We analyze six channels through which a single-payer system would affect the economy:
- The composition of workers’ labor compensation would change because employers would no longer provide health care benefits and would pass along the savings to employees, increasing their taxable wages.
- Households’ health insurance premiums would be eliminated, and their out-of-pocket (OOP) health care costs would decline.
- Administrative expenses in the health care sector would decline, freeing up productive resources for other sectors and ultimately increasing economywide productivity.
- Reduced payment rates to providers would increase productivity and efficiency in providing health care; however, some of the reduction in payment rates would be passed through to workers’ wages in the health care sector and throughout the supply chain.
- Longevity and labor productivity would increase as people’s health outcomes improved.
- LTSS benefits would further reduce OOP spending, provide payments for care that is currently unpaid, increase wages among workers providing care, and allow some unpaid caregivers to increase their hours worked at their primary occupation.
In this analysis, we found that economic output would be between 0.3 percent lower and 1.8 percent higher than the benchmark economy 10 years after the single-payer system was implemented, without incorporating the effects of financing the system. Under a single-payer system, workers would choose to work fewer hours, on average, despite higher wages because the reduction in health insurance premiums and OOP expenses would generate a positive wealth effect that allowed households to spend their time on activities other than paid work and maintain the same standard of living. If the system was financed with an income or payroll tax, gross domestic product (GDP) would be between approximately 1.0 percent and 10 percent lower by 2030, depending on the specification of the single-payer system and the details of the financing policy.
Moreover, that wealth effect would boosts households’ disposable income, which they could then split between increased saving and nonhealth consumption. Although hours worked per capita would decline, the effect on GDP would be offset under most policy specifications by an increase in economywide productivity, an increase in the size of the labor force, an increase in the average worker’s labor productivity, and a rise in the capital stock.
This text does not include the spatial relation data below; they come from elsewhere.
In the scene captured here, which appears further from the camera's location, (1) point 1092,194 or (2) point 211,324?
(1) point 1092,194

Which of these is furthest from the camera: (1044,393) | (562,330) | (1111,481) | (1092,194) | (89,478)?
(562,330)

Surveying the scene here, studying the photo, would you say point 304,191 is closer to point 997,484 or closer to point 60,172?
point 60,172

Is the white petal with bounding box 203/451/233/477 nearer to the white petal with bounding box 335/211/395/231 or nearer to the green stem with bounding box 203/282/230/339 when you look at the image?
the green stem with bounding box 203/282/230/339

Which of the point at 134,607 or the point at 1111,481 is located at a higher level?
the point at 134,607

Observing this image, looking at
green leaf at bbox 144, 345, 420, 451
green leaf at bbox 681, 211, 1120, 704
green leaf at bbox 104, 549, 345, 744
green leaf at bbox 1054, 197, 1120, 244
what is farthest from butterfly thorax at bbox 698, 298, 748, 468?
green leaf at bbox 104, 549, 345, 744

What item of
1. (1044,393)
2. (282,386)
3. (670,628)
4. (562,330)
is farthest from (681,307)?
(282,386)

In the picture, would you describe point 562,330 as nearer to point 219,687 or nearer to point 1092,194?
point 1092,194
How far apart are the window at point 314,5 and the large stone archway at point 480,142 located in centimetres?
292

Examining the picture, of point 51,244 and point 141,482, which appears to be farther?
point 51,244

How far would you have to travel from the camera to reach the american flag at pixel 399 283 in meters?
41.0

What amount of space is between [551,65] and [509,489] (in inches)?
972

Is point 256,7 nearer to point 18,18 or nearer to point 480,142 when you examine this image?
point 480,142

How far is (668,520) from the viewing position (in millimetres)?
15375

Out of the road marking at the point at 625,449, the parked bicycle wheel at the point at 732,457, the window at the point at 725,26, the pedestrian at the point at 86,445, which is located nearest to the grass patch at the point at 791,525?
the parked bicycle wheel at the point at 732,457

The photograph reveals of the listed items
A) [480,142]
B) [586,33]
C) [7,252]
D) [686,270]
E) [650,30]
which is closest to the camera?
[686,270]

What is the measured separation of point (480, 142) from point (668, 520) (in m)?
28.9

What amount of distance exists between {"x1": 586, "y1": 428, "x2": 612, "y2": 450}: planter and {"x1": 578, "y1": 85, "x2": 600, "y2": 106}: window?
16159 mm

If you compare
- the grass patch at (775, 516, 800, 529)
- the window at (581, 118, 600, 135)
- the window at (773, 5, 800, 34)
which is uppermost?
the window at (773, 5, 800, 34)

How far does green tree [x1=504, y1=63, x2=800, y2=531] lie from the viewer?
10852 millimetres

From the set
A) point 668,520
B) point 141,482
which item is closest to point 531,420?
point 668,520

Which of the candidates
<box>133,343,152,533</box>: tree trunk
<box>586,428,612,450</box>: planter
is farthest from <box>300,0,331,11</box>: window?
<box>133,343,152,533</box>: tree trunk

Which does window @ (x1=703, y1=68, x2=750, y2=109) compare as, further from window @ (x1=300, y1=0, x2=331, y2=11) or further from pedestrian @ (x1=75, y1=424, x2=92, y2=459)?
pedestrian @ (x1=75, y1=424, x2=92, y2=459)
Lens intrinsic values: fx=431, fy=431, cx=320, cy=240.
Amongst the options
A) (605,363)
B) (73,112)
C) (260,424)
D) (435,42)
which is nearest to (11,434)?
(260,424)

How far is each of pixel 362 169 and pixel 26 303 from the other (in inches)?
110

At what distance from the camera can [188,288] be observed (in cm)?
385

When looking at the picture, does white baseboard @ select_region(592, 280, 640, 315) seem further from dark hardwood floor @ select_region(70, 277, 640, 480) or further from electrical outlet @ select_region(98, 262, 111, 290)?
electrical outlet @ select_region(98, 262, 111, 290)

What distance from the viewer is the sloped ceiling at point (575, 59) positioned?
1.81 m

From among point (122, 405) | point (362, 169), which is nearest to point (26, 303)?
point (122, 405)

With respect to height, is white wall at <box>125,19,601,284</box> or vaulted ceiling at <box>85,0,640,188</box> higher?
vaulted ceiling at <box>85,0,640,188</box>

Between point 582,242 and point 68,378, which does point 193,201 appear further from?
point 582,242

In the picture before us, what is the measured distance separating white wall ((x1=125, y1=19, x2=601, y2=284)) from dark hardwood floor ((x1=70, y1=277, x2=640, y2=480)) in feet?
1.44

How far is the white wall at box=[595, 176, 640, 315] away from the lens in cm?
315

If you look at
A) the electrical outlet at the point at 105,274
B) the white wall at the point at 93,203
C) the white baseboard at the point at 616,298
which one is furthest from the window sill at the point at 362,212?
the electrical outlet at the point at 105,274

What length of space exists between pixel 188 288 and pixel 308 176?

Additionally, we found that average private nonhealth consumption per capita would rise by about 11.5 percent by 2030. The average rise in nonhealth consumption is larger than it would be if the effects of financing the system were included in the analysis. The effects of a single-payer health care system on nonhealth consumption would be felt differently by people of different ages and incomes. The percentage increase in lifetime nonhealth consumption would be largest among younger and lower-income households after the system was implemented. If the system was financed with an income or payroll tax, nonhealth consumption per capita would be between approximately 3 percent higher and 7 percent lower by 2030, depending on the specification of the single-payer system and the details of the financing policy.